*What the task requires*. Please output the data exactly, minus pictures.
START Data block
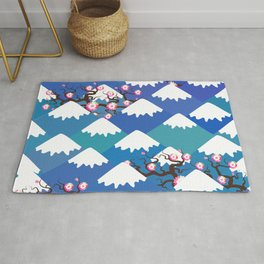 Spring Nature background with Japanese cherry blossoms, sakura pink flowers landscape. blue mountain Rug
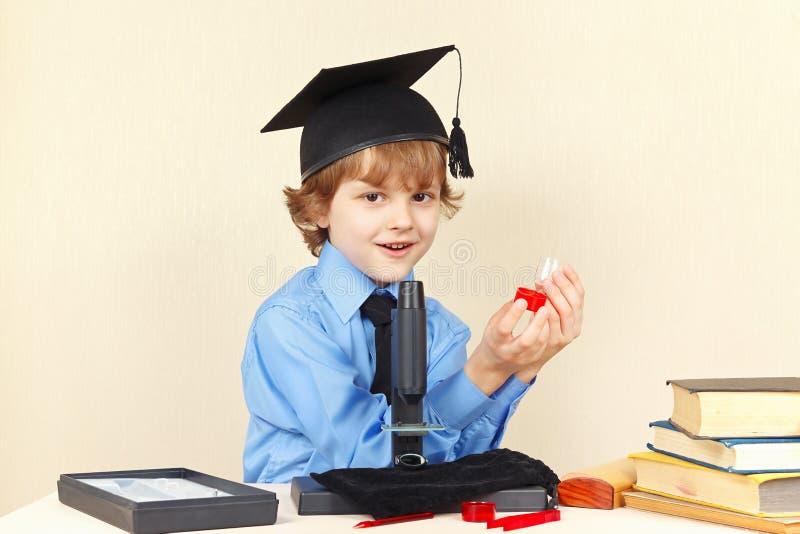 Mały profesor w akademickim kapeluszu z słojami dla badania obok mikroskopu fotografia royalty free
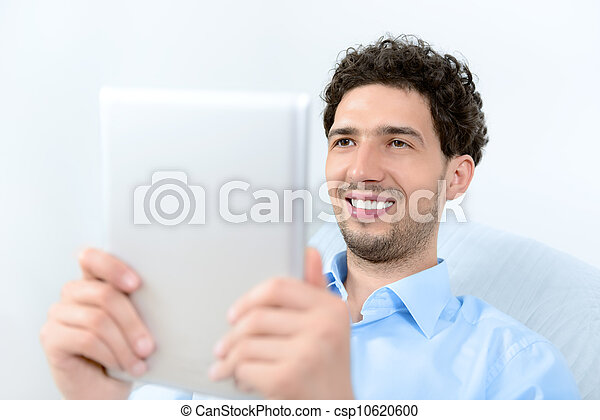 Man with digital tablet - csp10620600
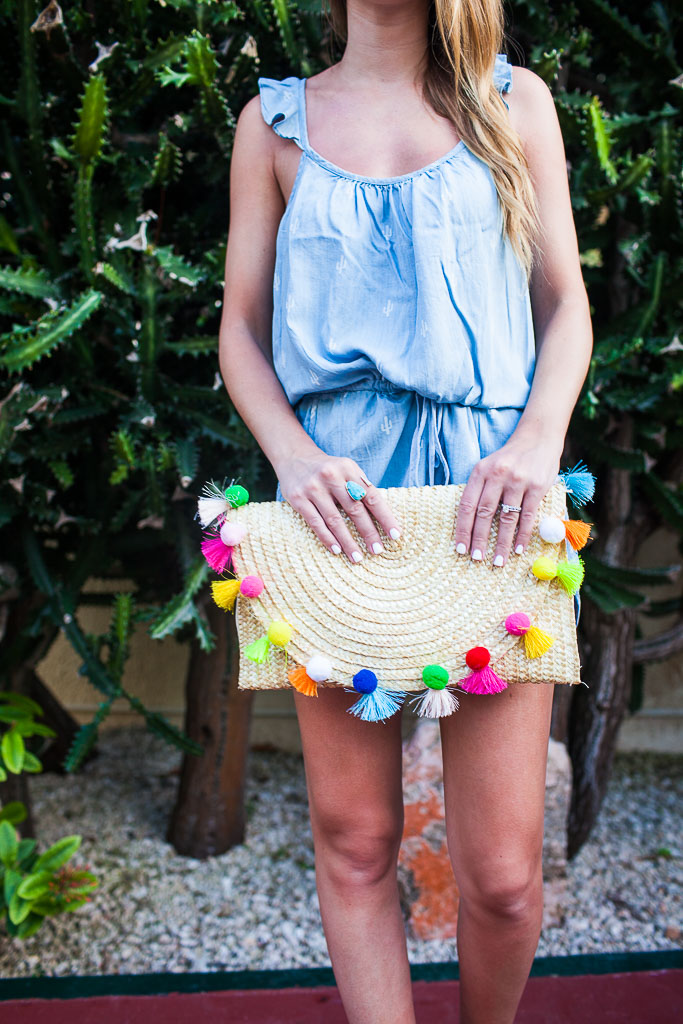 A cactus print romper with a bright pom pom clutch.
END Data block
*Exercise output*.
 Spring Nature background with Japanese cherry blossoms, sakura pink flowers landscape. blue mountain Rug
 Mały profesor w akademickim kapeluszu z słojami dla badania obok mikroskopu fotografia royalty free
 Man with digital tablet - csp10620600
 A cactus print romper with a bright pom pom clutch.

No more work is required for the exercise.